-------- Records for the exercise --------

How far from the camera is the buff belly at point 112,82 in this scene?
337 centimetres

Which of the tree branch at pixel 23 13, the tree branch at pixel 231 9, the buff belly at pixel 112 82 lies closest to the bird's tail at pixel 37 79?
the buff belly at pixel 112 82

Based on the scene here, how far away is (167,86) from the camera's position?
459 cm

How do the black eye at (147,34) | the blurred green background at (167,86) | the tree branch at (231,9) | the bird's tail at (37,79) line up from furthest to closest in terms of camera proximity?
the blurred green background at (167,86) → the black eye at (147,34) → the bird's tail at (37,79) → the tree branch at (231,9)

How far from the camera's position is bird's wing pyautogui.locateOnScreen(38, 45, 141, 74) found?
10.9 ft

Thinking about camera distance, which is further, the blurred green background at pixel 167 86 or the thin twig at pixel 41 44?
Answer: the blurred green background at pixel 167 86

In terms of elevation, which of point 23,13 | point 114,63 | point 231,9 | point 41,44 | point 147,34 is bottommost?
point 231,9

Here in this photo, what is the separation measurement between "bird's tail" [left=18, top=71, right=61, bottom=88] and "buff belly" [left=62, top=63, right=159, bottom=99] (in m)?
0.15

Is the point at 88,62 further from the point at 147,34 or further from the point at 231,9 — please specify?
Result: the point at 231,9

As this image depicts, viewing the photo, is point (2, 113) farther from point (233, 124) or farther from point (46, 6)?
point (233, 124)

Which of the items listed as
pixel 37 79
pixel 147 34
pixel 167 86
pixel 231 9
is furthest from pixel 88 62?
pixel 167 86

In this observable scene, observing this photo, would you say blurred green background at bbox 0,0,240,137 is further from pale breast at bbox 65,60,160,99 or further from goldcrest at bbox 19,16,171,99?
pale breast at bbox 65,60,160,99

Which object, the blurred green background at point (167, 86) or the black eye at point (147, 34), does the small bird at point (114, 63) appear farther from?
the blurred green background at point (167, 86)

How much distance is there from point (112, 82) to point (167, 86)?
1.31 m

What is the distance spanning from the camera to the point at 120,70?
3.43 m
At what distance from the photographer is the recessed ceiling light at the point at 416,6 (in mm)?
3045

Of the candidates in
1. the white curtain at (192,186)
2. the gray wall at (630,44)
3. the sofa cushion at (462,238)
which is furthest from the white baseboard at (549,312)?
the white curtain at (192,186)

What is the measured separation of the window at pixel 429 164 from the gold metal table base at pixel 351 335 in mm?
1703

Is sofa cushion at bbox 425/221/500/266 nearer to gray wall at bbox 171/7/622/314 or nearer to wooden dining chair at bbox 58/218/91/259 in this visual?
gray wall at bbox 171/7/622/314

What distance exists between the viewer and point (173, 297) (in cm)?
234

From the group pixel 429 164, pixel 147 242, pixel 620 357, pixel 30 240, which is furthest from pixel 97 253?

--------

Required work:
Return exactly the lines from the one containing "How much distance" to the last line of the data, and nothing more.

Exercise output:
How much distance is there from point (112, 82) to point (167, 86)?
1.31 m

What is the distance spanning from the camera to the point at 120,70?
3.43 m
At what distance from the photographer is the recessed ceiling light at the point at 416,6 (in mm)?
3045

Of the candidates in
1. the white curtain at (192,186)
2. the gray wall at (630,44)
3. the sofa cushion at (462,238)
which is furthest from the white baseboard at (549,312)?
the white curtain at (192,186)

What is the measured separation of the window at pixel 429 164 from the gold metal table base at pixel 351 335 in mm?
1703

Is sofa cushion at bbox 425/221/500/266 nearer to gray wall at bbox 171/7/622/314 or nearer to wooden dining chair at bbox 58/218/91/259 in this visual?
gray wall at bbox 171/7/622/314

What distance exists between the viewer and point (173, 297) (in cm)?
234

From the group pixel 429 164, pixel 147 242, pixel 620 357, pixel 30 240, which is furthest from pixel 97 253?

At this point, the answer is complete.